Liechtenstein has signed nineteen double tax treaties with various countries among which Andorra, Austria, Bahrain Germany, Hong Kong, Luxembourg, Singapore, Switzerland or the United Kingdom. Negotiations are ongoing with other jurisdictions as part of an effort to expand the treaty network. All of the treaties for the avoidance of double taxation follow the OECD model. The treaties signed to date do not contain clauses for the limitation on benefits. Liechtenstein does follow the OECD minimum standards for base erosion and profit shifting which refer, among others, to hybrid arrangements or the exchange of tax rulings. One of our lawyers in Liechtenstein can provide foreign investors with detailed information about the manner in which these treaties apply.
 
The attractive taxation conditions provided by the government of Liechtenstein, including the exemption from taxation of dividend income, is making this country a good choice for investment.

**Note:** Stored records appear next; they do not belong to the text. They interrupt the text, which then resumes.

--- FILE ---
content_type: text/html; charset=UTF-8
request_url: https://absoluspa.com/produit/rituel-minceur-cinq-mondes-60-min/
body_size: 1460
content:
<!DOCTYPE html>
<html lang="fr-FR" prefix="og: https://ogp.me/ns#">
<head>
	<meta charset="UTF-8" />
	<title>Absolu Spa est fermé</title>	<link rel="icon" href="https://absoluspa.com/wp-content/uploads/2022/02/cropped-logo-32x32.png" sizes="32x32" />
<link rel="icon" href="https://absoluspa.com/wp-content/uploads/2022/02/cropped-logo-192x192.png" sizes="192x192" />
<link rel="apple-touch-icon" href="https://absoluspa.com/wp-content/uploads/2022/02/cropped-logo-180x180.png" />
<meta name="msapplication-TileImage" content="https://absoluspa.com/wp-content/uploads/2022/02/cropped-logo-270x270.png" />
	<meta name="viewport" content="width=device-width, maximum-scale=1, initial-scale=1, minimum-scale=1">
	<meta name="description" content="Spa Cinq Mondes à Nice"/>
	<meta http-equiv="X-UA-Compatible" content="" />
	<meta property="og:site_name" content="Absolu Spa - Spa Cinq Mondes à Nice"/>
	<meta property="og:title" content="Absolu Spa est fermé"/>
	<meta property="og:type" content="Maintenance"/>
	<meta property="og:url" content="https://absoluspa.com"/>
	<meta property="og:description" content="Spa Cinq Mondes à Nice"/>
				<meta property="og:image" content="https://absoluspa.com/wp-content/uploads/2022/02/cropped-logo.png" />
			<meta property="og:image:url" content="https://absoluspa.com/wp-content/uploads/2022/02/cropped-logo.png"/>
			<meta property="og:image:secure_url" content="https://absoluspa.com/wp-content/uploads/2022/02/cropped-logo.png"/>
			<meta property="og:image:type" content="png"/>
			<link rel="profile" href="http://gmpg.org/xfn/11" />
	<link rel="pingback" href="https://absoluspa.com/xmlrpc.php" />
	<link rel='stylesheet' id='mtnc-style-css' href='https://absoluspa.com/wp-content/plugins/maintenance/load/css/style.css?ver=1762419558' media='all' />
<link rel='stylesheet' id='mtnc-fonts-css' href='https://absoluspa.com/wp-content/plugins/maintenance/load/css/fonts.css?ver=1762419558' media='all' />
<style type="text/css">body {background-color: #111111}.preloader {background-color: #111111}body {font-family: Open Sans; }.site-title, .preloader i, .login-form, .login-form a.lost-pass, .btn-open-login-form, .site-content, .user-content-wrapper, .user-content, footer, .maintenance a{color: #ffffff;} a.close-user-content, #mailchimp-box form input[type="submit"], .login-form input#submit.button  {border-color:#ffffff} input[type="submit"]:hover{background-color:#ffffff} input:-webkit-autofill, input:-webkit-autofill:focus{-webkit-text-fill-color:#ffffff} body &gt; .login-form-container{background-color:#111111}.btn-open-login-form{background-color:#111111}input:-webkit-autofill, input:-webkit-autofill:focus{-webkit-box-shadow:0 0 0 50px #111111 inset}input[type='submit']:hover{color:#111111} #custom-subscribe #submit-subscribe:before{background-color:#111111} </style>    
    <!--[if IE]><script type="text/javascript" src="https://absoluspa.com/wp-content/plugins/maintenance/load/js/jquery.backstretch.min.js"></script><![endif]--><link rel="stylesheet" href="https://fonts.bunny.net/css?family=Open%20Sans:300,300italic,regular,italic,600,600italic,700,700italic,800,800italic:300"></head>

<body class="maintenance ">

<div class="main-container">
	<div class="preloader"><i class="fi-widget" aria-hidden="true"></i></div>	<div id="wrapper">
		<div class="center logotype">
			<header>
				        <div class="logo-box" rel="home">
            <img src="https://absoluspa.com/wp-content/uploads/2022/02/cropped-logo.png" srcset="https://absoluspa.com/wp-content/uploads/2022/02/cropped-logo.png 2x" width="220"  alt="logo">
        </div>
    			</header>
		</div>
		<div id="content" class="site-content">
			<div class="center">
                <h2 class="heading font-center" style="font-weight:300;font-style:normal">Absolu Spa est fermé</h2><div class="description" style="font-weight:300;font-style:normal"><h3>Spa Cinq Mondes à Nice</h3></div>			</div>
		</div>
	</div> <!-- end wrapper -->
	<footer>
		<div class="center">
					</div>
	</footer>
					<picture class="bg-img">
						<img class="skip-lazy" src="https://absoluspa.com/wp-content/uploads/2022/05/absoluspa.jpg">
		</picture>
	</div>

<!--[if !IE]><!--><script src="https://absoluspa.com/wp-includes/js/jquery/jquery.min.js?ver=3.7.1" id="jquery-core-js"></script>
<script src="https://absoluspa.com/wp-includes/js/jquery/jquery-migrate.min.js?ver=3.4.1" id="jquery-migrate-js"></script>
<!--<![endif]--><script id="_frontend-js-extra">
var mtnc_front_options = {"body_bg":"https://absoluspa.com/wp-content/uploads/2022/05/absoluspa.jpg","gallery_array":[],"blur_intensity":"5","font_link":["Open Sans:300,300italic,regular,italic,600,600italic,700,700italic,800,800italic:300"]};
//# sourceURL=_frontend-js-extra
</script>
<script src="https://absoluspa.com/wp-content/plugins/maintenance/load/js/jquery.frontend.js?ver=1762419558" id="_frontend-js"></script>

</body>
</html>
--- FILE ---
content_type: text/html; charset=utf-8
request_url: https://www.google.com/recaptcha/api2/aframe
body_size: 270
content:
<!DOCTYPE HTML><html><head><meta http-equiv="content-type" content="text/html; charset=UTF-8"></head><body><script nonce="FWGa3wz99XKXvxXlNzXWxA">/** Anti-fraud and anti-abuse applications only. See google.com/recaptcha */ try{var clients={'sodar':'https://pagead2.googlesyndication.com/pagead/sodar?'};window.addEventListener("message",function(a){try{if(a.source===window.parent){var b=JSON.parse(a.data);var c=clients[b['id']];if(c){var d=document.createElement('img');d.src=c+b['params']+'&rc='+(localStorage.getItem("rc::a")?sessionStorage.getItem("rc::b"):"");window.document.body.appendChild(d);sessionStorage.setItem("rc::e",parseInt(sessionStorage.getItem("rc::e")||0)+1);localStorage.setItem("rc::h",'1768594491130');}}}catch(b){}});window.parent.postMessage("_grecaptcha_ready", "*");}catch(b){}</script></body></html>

Tax minimization for companies in Liechtenstein

 
The taxation system in the Principality comes with numerous benefits for both businesses and residents. A proper tax planning in Liechtenstein is the suitable tax minimization method which involves the monetary conveniences provided by authorities in charge, in order to reduce the taxes imposed on companies and individuals in the country.
 
The 12.5% corporate tax rate is already considered a valuable tax minimization solution for foreign enterprises with permanent establishments in Liechtenstein. Besides that, the Principality has signed numerous double tax agreements with countries worldwide and foreign companies registered in Liechtenstein can benefit from a 2.5% tax rate on dividend payments and no other fees on royalties and interests. Additional information in this matter can be offered by our attorneys in Liechtenstein who can offer legal advice when opening a business here.
 

Tax minimization for natural persons in Liechtenstein

 
It is good to know that the residents in Liechtenstein can deduct the employment costs related to the commuting, living, education, and healthcare, which are considered a suitable tax minimization opportunity for local or foreign employees. Moreover, any gifts or bonuses are not subject to taxation. As for the real estate acquirements, individuals in Liechtenstein will not pay any taxes in this matter.
 

Taxes paid by foreign companies in Liechtenstein

 
The main taxes applied to foreign companies in Liechtenstein are the following: 
 
  • corporate tax – The net profit of a company in Liechtenstein is taxed at a flat rate of 12.5%. There is also a minimum amount of 1,200 Swiss francs which is applied to companies with moderate annual revenue. Even non-resident companies who obtain income from Liechtenstein are obliged to pay the full tax amount for the entire tax period. An exception is applied to companies whose revenues do not exceed CHF 500,000 for a period of three years.
  • value added tax (VAT) – The general VAT rate in Liechtenstein amounts to 8%, which is one of the lowest rates in the European space. Exemptions apply to enterprises which gain profits from sectors such as health, education and insurance. Our Liechtenstein lawyers can tell you more about the special rates which apply to particular industries in this country.
  • related to social insurance (PRSI) – There are several insurance pillars in Liechtenstein which receive payments from employers. These refer to contributions to several funds, such as the old age and survivors' insurance (AHV), disability insurance (IV), family allowances fund (FAK), unemployment insurance (ALV) which amounts to no more than 6% of the salary. 
 
You can confidently rely on the advice of our attorneys in Liechtenstein for tax planning services in this country.
 

Special taxation conditions for foreign investors in Liechtenstein 

 
There are several ways in which foreign investors in Liechtenstein benefit from special tax conditions. Foreign tax relief is allowed against domestic taxes through the credit method, according to the double taxation treaties signed by Liechtenstein with other economies. 
 
Another aspect which regards the taxation of foreign investors is the Liechtenstein regulation regarding the dividend payments. The state does not impose a tax on the income which proceeds from foreign investment.